Differential expression of insulin-like growth factor binding proteins (IGFBP) 4 and 5 mRNA in the rat brain after transient hypoxic-ischemic injury.

Recent studies suggest a role for the insulin-like growth factor (IGF) system in the repair of damaged tissue following hypoxic-ischemic injury in the infant rat brain. We have used a unilateral model of hypoxic-ischemic injury to assess the possible involvement of two IGF binding proteins (IGFBPs), IGFBP-4 and IGFBP-5, in the post-asphyxial response. Ligation of the right carotid artery of 21-day-old rats was followed by either 15 min or 60 min exposure to 8% oxygen to produce moderate and severe damage respectively. Using in situ hybridization, the distribution of IGFBP-4 and IGFBP-5 mRNA was determined in brains collected over 10 days following the insult. In the control brains (no damage), both IGFBPs were expressed in distinct regions. IGFBP-4 mRNA was detected in limited areas of the hippocampus and in several cortical layers, while IGFBP-5 mRNA was found primarily in the thalamus.
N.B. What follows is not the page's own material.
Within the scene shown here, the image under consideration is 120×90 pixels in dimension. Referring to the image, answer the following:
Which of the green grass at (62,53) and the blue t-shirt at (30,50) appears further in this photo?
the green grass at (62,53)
In response to hypoxic-ischemic injury, IGFBP-4 mRNA expression was reduced in regions of neuronal loss, suggesting a neuronal origin for IGFBP-4. The expression of IGFBP-5 mRNA was not altered by the 15 min insult, but was heavily induced from 3 days following the 60 min insult, particularly in the subependymal layer and adjacent white matter on the ligated hemisphere. This suggests that IGFBP-5 may be involved in recovery from severe hypoxic-ischemic injury and may be important in the regeneration of oligodendrocytes.